O ne of the keenest visitors to 1938’s Salon des Surindépendants exhibition in Paris was the painter, Yves Tanguy. He was bowled over by six works by a fellow Surrealist called Kay Sage.
Given her unisex name, Tanguy didn’t initially know Kay’s gender. ‘Man or woman – I just knew the paintings were great,’ he said. The pair were soon introduced, and within two years married, remaining together until Tanguy’s death.
Sage was one of a number of female artists who made a profound and important contribution to the Surrealist movement.
For these women, Surrealism opened up a new world of possibility. It offered them an identity and independence that was otherwise denied women in society. By the standard of their day many of these women lived extremely emancipated lives – Leonora Carrington ran away from home at 19 to join Max Ernst and the Paris Surrealists, Leonor Fini lived in an elaborate menage à trois, with one man her lover, and the other her friend.
"I always imagined I would have a life very different from the one that was imagined for me, but I understood from a very early time that I would have to revolt in order to make that life. Now I am convinced that in any creativity there exists this element of revolt."
Their partnerships with male Surrealist artists (Tanguy and Sage, Tanning and Ernst, Frida Kahlo and Diego Rivera, Lee Miller and Man Ray) provided them with the necessary support and protection to pursue their own careers. And these relationships went deeper than that. Sage wrote of Tanguy: ‘I do not believe there has ever been such a total and devastating love and understanding as there was between us’.
One of the ironies of Surrealism is that a movement that objectified and sexualized women can also be seen as a watershed in female liberation. The movement’s founder André Breton wrote in the second surrealist manifesto, ‘the problem of woman is the most marvellous and disturbing problem in all the world’ and it is true that for many of the male artists, exploration of the subconscious was synonymous with eroticism and sexuality. Yet it was one of the first major artistic movements to include a large group of women who were considered and celebrated on equal terms by their fellow-artists.
That said, these women were still operating in a male-dominated art world and this had a lasting impact on their commercial and critical legacy. They have often been perceived as muses and celebrated for the art they inspired rather than the art they produced.

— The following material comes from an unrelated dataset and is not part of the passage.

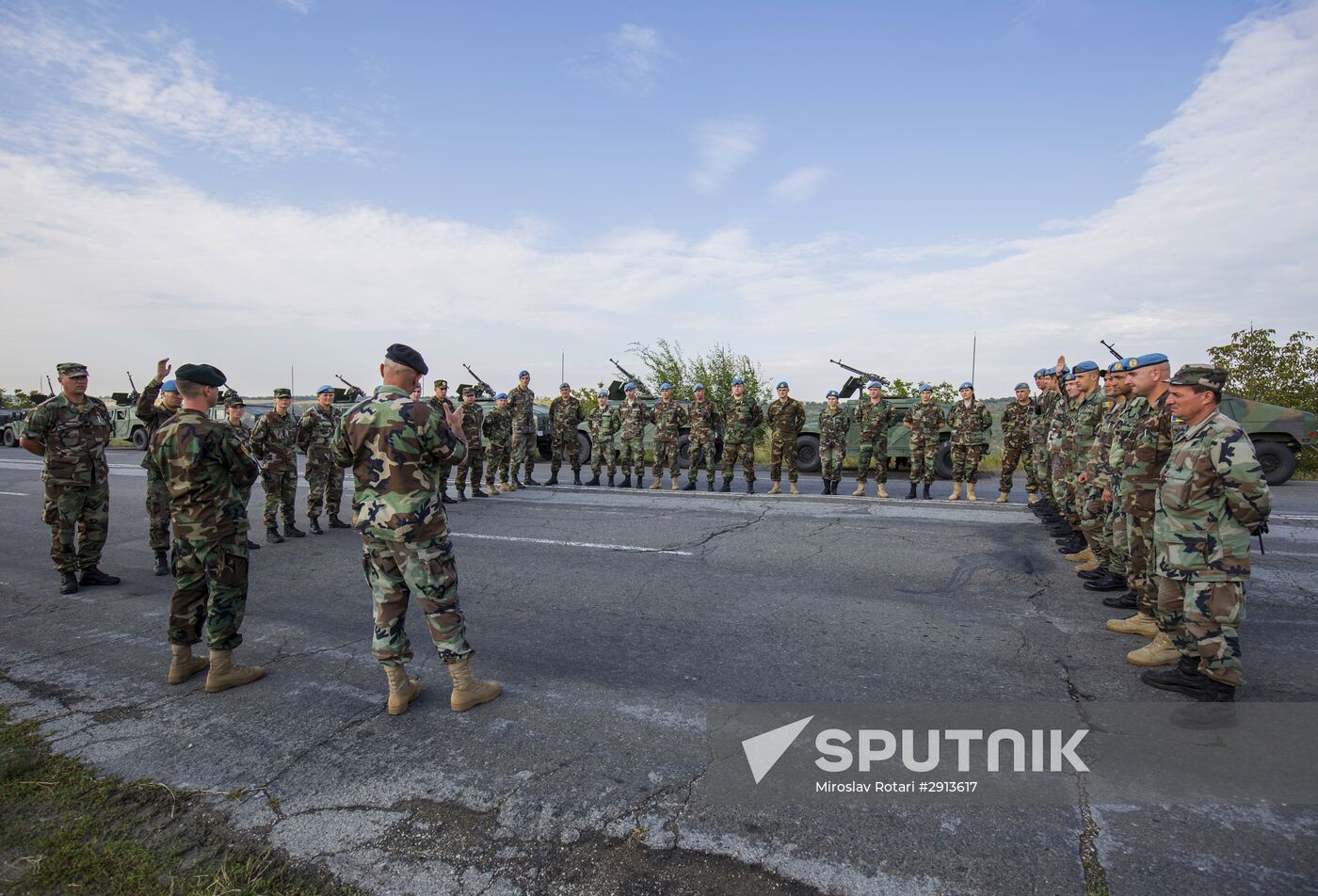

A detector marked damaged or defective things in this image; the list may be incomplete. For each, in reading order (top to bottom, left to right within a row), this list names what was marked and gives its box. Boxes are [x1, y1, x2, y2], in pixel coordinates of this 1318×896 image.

cracked asphalt [2, 450, 1318, 890]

In some cases they also deliberately sought to situate themselves outside of the movement – Fini was introduced to the Surrealist inner circle by Max Ernst but disliked Breton. She exhibited with them twice but preferred to follow her own path.
A number of them also continued to work well into the second half of the twentieth century, outgrowing their Surrealist beginnings. One of the revelations of the 2018/19 Tanning show at Tate Modern was the body of work she produced from 1950 onwards – expansive and gloriously abstract canvases that show her responding to new artistic currents.
While this led to them being sidelined from the main Surrealist narrative for many years, the advent of feminist criticism in the 1960s initiated a reappraisal of their contribution and this has gained further momentum recently.
In 2018, Tanning had a retrospective at Madrid’s Reina Sofia museum (which later transferred to London’s Tate Modern). In 2019, Maar had a retrospective at Paris’s Centre Pompidou (which also transferred to Tate Modern, where it’s still on view).
It’s also noteworthy that at the revamped MoMA – open since October 2019 – the Surrealism gallery boasts two new acquisitions, both of them by females: And Then We Saw the Daughter of the Minotaur by Carrington and The Juggler by Remedios Varo.
This renewed focus is beginning to be reflected in the market, with a significant rise in interest over the past decade or so. The record price for a painting by Sage, for example, today stands at $7.1 million; in 2007, it was $72,000.
Their contribution to the Surrealist movement is varied and complex. They were muses, but they were also artists in their own right. They produced a body of work that is distinctly female in its sensibilities and their particular intuitions allowed for an expression of the subconscious that brought a new meaning to Surrealism.